Russia and Venezuelan officials agreed Friday to bolster cooperation in the oil and gas industry, the latest sign of strengthening ties between two nations trying to decrease U.S. influence around the world.
Venezuelan President Hugo Chavez and Russian President Dmitry Medvedev watched the signing of deals between state energy companies in the southern city of Orenburg.
Chavez also was expected to watch a major Russian military exercise during his second visit to Russia in just over two months.
Credit for arms purchases
Russia has signed contracts worth more than $4.4 billion with Venezuela since 2005 to supply arms including fighter jets, helicopters, and 100,000 Kalashnikov assault rifles. The Kremlin said Thursday that Russia is granting Venezuela a $1 billion credit for the purchase of Russian weaponry.

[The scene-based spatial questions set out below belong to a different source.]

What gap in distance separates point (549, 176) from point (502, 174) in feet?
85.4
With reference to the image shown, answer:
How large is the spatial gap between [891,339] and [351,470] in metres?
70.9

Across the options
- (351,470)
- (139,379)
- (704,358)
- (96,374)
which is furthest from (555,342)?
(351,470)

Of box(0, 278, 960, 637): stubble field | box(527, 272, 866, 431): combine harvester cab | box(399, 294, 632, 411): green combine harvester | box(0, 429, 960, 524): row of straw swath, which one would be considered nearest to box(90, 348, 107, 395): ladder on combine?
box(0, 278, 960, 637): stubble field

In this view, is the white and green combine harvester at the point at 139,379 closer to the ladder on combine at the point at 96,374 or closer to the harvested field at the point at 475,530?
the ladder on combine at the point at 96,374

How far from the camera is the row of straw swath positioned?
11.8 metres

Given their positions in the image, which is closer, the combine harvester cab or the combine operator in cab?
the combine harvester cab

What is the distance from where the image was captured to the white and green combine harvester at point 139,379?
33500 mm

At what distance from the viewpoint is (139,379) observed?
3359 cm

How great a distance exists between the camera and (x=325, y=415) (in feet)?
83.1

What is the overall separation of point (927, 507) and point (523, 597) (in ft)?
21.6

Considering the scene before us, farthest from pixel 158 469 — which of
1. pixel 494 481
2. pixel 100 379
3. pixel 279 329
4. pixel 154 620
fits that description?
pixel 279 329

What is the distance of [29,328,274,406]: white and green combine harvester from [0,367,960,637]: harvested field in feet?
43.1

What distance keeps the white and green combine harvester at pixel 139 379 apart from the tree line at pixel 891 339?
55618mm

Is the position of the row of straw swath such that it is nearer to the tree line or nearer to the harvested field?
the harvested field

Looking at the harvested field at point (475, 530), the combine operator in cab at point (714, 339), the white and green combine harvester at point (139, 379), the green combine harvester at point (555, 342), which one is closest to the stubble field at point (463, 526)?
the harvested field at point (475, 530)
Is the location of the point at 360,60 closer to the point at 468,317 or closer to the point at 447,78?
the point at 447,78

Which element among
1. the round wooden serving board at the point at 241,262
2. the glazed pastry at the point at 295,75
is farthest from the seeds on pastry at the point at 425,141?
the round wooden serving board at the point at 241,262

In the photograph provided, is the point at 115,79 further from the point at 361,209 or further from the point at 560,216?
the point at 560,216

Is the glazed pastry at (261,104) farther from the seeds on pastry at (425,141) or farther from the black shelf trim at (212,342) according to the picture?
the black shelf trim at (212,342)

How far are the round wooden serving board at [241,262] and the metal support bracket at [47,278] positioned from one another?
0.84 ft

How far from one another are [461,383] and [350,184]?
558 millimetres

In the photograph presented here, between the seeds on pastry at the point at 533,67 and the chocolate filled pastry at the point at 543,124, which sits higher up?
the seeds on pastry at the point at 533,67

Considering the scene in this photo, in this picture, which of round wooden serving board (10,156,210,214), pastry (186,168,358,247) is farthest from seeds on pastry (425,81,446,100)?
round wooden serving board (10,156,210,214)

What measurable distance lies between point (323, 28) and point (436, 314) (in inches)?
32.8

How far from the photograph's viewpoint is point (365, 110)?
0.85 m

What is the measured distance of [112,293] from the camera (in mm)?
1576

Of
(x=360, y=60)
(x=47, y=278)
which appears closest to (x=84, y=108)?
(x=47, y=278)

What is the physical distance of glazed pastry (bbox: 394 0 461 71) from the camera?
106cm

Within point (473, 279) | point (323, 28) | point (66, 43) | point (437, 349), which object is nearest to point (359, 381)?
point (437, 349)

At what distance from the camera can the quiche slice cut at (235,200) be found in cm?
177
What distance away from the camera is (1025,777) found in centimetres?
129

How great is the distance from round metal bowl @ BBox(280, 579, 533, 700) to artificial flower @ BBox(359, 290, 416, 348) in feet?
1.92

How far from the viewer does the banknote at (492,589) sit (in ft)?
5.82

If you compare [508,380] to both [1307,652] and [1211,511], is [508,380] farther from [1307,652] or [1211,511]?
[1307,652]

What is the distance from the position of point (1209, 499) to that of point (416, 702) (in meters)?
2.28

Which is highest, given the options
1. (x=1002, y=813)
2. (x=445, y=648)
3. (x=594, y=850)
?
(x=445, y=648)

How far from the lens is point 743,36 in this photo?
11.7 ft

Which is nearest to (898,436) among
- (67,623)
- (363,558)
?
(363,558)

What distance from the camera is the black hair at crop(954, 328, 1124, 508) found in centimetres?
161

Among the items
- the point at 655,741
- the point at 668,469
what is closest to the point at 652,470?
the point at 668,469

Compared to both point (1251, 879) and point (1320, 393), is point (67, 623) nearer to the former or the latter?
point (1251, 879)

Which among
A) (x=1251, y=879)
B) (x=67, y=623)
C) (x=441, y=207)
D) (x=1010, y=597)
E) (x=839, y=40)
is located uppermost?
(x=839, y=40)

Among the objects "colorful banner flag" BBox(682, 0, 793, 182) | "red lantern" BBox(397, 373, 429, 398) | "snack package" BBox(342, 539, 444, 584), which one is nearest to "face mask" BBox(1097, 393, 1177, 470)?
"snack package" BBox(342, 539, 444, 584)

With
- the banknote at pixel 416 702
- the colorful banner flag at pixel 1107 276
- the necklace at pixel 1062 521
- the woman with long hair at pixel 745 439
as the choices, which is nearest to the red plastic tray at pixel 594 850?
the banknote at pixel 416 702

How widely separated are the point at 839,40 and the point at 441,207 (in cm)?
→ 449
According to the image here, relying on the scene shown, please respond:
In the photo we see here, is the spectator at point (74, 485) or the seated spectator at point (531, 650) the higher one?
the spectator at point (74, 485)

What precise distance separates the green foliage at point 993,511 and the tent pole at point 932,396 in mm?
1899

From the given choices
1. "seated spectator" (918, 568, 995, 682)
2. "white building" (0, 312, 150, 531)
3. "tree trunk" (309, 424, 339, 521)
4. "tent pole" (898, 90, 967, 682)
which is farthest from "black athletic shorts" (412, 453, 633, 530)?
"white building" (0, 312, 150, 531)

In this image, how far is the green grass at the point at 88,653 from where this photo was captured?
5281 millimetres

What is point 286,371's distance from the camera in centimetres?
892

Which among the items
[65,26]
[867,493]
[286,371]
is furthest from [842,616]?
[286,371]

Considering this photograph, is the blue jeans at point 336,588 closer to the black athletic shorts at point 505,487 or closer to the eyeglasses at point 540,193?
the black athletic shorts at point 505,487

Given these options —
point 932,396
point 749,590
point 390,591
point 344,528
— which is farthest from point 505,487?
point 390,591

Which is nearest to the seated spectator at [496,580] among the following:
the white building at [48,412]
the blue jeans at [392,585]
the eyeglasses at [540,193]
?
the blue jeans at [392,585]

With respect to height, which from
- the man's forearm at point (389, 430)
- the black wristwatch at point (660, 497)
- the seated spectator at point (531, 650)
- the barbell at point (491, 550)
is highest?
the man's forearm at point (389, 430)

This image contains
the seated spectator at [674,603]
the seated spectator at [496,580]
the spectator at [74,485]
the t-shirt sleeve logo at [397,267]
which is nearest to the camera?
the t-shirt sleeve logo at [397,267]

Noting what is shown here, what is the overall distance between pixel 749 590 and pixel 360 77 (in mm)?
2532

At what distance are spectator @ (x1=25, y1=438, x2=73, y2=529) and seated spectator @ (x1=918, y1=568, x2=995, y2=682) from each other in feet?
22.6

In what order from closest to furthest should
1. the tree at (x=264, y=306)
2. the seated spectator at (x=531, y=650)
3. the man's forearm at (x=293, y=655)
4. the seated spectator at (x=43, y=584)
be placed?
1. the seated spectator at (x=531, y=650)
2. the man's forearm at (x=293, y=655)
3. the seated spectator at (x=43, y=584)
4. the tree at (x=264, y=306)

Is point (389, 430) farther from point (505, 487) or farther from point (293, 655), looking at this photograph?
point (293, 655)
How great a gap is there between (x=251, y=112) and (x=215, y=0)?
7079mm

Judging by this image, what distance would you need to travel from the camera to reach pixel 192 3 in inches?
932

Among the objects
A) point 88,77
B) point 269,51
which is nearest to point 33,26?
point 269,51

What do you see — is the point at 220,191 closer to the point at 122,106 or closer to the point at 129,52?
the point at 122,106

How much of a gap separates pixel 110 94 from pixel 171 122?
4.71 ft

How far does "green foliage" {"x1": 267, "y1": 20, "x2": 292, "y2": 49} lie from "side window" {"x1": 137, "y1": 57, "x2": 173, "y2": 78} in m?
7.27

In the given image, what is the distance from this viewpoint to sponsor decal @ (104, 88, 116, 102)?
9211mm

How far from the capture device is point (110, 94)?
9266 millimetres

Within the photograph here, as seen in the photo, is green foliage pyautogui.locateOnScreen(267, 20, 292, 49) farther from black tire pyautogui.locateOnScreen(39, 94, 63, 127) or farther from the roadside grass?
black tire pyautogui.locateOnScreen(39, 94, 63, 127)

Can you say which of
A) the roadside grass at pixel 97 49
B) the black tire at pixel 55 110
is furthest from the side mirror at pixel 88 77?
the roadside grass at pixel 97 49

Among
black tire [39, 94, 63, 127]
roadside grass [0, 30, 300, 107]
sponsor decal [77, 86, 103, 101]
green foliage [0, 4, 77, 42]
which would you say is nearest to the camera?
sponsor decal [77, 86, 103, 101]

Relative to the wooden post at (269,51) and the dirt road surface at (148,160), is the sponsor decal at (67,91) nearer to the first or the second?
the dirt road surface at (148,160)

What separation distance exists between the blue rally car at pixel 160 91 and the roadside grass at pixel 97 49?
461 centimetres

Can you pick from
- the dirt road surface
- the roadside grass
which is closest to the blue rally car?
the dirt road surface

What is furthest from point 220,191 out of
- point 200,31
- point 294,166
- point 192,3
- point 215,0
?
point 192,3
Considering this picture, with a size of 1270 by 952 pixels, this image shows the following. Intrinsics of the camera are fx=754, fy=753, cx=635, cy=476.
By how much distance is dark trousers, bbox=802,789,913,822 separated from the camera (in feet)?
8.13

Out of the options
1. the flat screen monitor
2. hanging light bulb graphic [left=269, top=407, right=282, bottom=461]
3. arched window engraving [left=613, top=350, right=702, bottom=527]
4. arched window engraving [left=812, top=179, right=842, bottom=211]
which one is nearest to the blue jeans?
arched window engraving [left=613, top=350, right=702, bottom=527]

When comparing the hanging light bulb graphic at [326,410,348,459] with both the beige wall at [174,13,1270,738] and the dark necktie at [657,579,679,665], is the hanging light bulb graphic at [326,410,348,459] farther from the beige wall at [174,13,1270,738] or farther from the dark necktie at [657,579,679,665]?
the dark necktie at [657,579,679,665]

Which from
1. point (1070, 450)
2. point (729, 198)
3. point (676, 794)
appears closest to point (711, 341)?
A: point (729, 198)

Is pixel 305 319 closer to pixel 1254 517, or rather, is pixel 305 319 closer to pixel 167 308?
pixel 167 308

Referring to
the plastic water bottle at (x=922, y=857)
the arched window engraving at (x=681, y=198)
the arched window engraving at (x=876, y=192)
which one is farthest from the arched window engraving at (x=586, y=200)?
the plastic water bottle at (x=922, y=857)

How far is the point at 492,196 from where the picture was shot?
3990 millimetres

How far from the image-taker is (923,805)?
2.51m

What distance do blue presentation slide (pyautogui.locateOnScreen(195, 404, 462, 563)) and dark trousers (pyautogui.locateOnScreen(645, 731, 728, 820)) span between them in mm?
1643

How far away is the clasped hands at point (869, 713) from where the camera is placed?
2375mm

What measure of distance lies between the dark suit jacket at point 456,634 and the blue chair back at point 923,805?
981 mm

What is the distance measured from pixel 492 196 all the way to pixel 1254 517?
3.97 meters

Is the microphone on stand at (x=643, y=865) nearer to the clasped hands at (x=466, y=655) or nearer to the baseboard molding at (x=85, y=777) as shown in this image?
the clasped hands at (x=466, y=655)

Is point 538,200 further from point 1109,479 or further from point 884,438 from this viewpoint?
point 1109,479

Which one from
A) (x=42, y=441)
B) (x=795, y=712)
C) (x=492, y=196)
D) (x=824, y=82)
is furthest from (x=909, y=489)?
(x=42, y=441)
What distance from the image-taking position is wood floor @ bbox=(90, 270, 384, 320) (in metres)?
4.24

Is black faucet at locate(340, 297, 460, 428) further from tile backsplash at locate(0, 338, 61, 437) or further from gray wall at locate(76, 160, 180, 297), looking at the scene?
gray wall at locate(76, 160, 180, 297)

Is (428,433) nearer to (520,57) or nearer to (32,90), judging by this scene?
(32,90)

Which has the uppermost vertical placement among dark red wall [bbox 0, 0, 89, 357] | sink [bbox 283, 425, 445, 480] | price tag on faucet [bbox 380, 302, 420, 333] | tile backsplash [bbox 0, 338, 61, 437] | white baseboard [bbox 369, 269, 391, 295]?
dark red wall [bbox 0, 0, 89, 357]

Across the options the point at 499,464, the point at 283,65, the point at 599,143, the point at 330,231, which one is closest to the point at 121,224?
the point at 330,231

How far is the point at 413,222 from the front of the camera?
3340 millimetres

The arms purchases have sparked concern in the United States and among some neighbors of Venezuela, such as Colombia, which has accused Venezuelan officials of supporting leftist insurgents.
The CEO of Russia's state gas monopoly OAO Gazprom and the president of state energy company Petroleos de Venezuela SA, or PDVSA, signed a memorandum of understanding that Gazprom said allowed for greater cooperation between the companies.
The energy ministers signed a separate memorandum calling for the establishment of a body that would oversee broader cooperation in oil and gas between the energy-rich nations.
$100 million investment
Gazprom has invested $100 million in Venezuela, Gazprom chief Alexei Miller said on Vesti-24 television after the signing.
He said agreement to create a consortium linking PDVSA with Russia's top oil and gas companies was in the works and could be signed in the coming months, with Gazprom likely leading the Russian side.
Chavez is on a trip that has taken him to Cuba and China along with Russia, whose war with U.S. ally Georgia has badly soured relations with Washington.
A Russian naval squadron is on its way to Venezuela, and Russia sent two strategic bombers there earlier this month. The Western Hemisphere deployments are a pointed response to the U.S. use of military ships to bring aid to Georgia and aspects of what the Kremlin casts as threatening U.S. encroachment near its borders.